Dead water zones

September 29, 2010 01:38 am | Updated 01:43 am IST

Levels of dissolved oxygen in the tropical oceans are dropping at a rate that threatens the survival of fish and other marine organisms. This reduction is seen off the coast as well as further away from the land where the water-depth exceeds 1,500 metres. The ‘dead zones' off the coast are primarily the result of booms in phytoplankton growth due to nitrogen-rich fertilizers leaking from agricultural lands. If the incidence of hypoxia (low dissolved oxygen) has risen ten-fold globally in the past 50 years, the jump is nearly 30-fold in the case of the United States' coastal waters. The Pacific coast has witnessed a six-fold increase in the number of hypoxic sites in the last 20 years. A recent study (“Scientific assessment of hypoxia in U.S. coastal waters”) by key U.S. federal agencies reveals that nearly half of the 650 waterways covered are experiencing hypoxic conditions. Particularly worrying is the reconfirmation of hypoxic condition in the waters off Oregon and Washington, the second largest hypoxic region in the U.S. and the third largest in the world. The inner continental-shelf waters off Oregon, which exhibit hypoxic conditions only during summer, have no nutrient supply. Climate change may be the cause, as warming reduces solubility of oxygen, thereby affecting the mixing of warmer surface water with deeper oxygen-deficient water. But a definite link cannot be established in the absence of long-time oxygen measurements. A news item published in Nature last month has it that water at 50 metres depth off the Oregon coast was turning hypoxic as water above the oxygen minimum zone (OMZ) is “steadily losing oxygen.” The OMZ, which is permanently oxygen-deprived and occurs naturally at a depth 600-1,200 metres, is slowly expanding vertically and extending towards the coast.

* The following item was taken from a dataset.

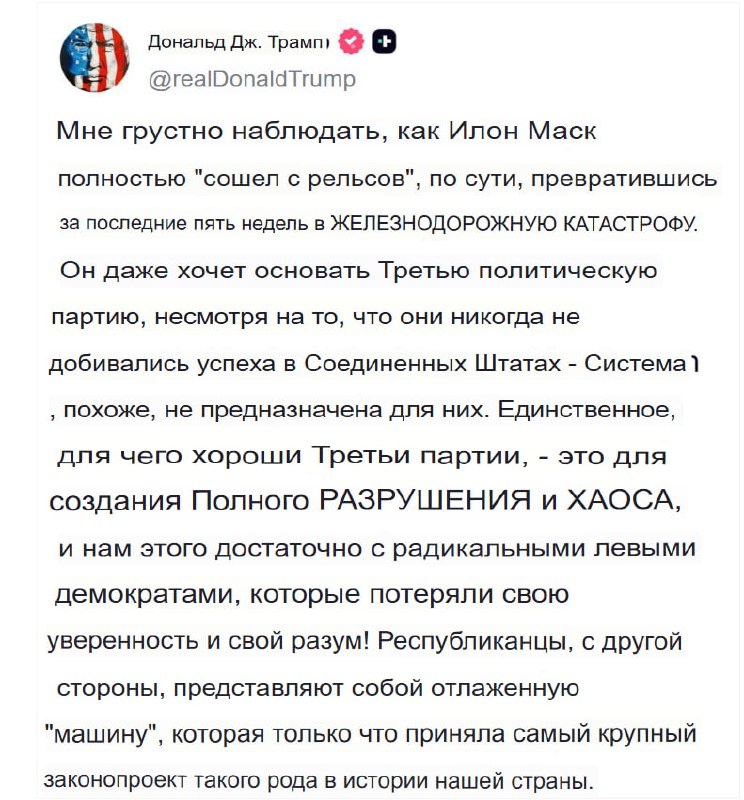 Дональд Дж. Трамп
@realDonaldTrump

Мне грустно наблюдать, как Илон Маск полностью "сошел с рельсов", по сути, превратившись за последние пять недель в ЖЕЛЕЗНОДОРОЖНУЮ КАТАСТРОФУ. Он даже хочет основать Третью политическую партию, несмотря на то, что они никогда не добивались успеха в Соединенных Штатах - Система , похоже, не предназначена для них. Единственное, для чего хороши Третьи партии, - это для создания Полного РАЗРУШЕНИЯ и ХАОСА, и нам этого достаточно с радикальными левыми демократами, которые потеряли свою уверенность и свой разум! Республиканцы, с другой стороны, представляют собой отлаженную "машину", которая только что приняла самый крупный законопроект такого рода в истории нашей страны.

The outcome in both dead zones — one caused by pollution and the other by hypoxic water, probably due to climate change — is a large-scale migration of fishes and other free-swimming marine organisms, and the death of bottom dwellers like crabs and starfish. Fish-kills happen when oxygen levels drop suddenly as reported in Oregon during certain years. Fish-kills or large-scale migration of fish can have enormous economic and ecological consequences. Since the effects of climate change cannot be reversed even in the mid-term, marine organisms can be saved only through immediate and drastic action to reduce the quantum of fertilizer leaking into the oceans. Strategies to reduce nutrient loading have proved successful in reducing the level of hypoxia in the Long Island Sound estuary, for instance.